RECORDS SUPPLIED
....
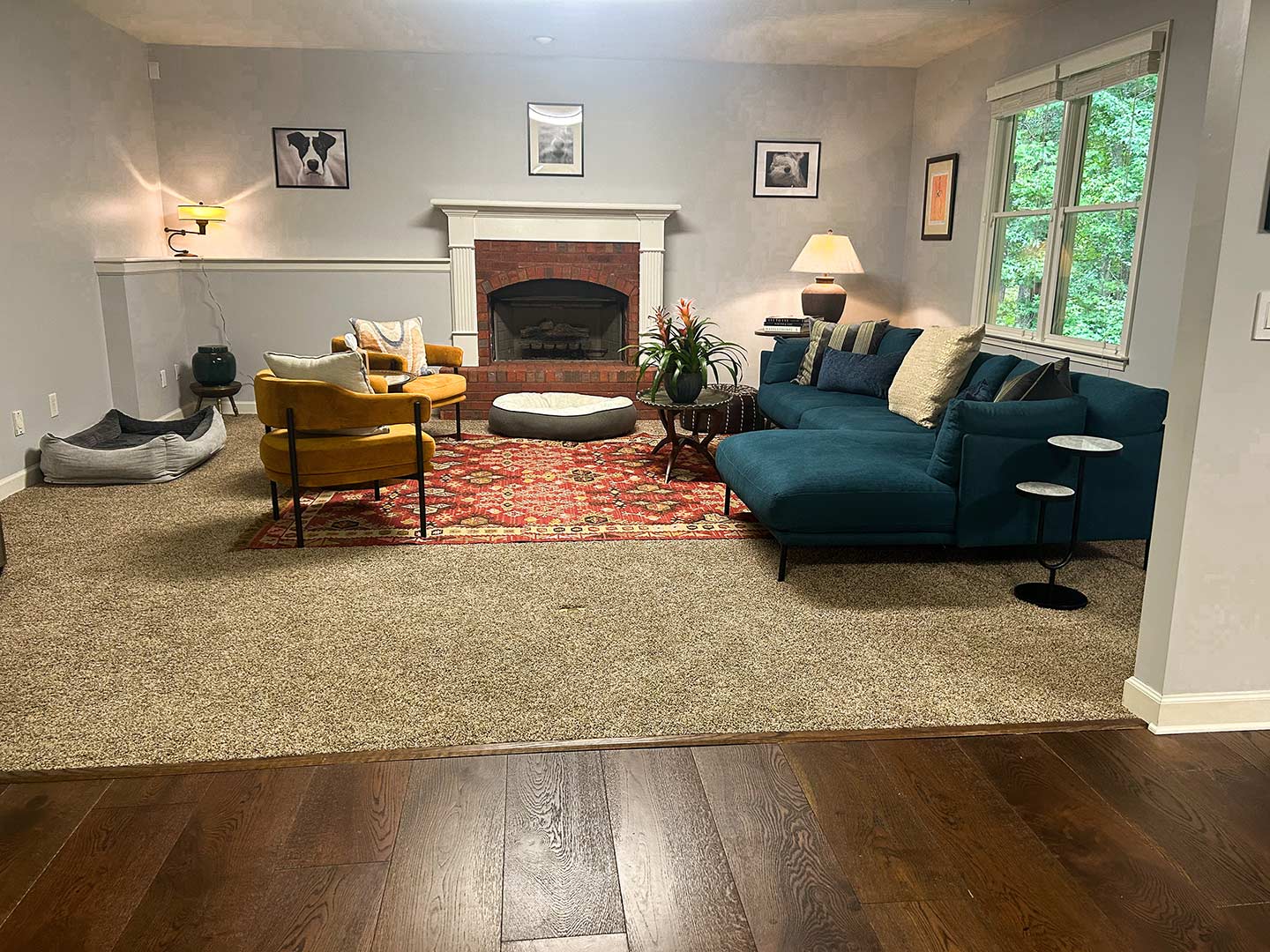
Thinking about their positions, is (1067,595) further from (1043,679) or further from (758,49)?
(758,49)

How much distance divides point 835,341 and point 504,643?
....
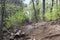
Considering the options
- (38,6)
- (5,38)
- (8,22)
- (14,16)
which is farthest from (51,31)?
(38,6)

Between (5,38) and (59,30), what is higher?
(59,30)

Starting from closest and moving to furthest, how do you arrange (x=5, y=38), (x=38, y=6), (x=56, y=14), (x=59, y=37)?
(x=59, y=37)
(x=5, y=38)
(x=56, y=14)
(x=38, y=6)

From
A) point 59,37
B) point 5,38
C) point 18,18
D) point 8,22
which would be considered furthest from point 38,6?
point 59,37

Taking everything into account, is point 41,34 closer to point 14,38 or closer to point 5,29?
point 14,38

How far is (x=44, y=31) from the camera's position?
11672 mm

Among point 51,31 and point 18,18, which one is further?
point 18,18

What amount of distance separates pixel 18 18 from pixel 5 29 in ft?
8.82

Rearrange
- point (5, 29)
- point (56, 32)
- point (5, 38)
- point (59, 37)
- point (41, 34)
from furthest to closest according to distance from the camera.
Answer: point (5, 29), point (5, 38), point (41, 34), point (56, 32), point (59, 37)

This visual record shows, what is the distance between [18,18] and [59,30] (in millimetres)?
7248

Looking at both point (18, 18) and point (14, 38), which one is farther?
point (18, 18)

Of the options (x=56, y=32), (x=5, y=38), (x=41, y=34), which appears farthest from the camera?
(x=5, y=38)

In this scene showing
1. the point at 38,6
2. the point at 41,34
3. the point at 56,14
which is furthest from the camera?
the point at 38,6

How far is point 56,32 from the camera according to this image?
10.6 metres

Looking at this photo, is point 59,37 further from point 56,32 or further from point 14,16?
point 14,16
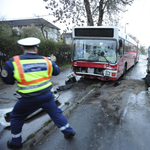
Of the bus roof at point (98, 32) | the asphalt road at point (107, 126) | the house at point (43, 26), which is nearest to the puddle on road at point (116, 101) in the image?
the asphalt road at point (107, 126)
....
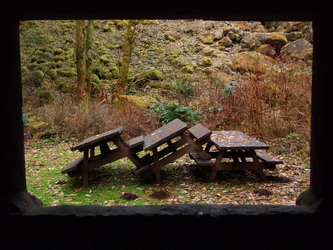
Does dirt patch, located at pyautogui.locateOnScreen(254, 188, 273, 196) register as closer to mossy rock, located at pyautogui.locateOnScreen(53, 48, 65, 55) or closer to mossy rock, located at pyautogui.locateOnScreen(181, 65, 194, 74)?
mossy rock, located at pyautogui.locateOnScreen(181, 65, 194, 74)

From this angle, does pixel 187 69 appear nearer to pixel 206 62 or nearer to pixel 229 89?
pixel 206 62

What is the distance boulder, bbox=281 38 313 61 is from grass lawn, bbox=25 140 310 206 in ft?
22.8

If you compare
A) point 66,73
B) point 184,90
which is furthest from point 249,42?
....
YOUR INSTRUCTIONS
Pull out every line in the entries above that contains the word "image", copying each one in full.

ANSWER TO THE TASK
How far is point 56,32 from the camera according to this image?
Of the bus roof at point (98, 32) | the asphalt road at point (107, 126) | the house at point (43, 26), which is nearest to the puddle on road at point (116, 101) in the image?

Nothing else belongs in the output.